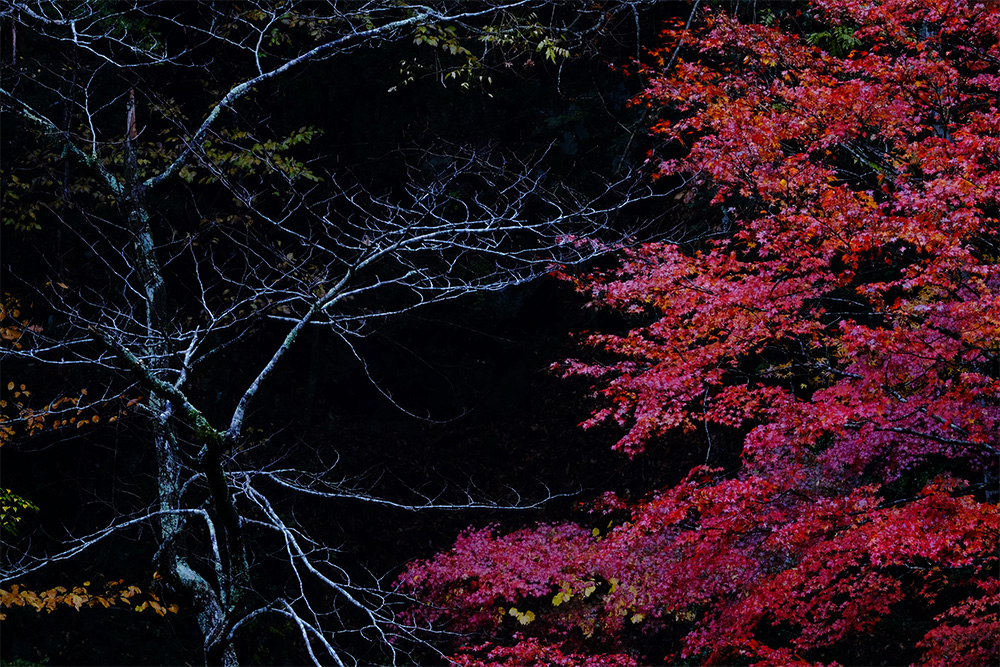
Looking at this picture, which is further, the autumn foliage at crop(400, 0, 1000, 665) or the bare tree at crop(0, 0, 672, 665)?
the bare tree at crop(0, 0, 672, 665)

* * *

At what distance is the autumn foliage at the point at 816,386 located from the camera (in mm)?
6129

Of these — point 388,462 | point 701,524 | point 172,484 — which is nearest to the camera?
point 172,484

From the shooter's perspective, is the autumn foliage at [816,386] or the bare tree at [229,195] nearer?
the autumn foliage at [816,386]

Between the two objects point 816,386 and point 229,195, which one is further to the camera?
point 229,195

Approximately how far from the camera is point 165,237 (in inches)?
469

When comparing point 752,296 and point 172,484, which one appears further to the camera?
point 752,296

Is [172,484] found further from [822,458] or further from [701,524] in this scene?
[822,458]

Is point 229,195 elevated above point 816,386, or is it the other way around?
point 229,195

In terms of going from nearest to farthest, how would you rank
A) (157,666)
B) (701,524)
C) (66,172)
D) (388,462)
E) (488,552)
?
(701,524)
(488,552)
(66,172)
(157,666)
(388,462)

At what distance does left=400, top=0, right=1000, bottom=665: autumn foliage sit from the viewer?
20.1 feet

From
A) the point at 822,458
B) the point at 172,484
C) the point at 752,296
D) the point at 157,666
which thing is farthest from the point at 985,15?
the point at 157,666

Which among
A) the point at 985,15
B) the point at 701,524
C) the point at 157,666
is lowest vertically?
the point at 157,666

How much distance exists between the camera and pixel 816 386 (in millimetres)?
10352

→ DO THIS
Pull out every line of the items above that contains the string "crop", and copy each such line in full. The match is case-sensitive.

→ FULL SOLUTION
Looking at this picture, which is further, the autumn foliage at crop(400, 0, 1000, 665) or the bare tree at crop(0, 0, 672, 665)?
the bare tree at crop(0, 0, 672, 665)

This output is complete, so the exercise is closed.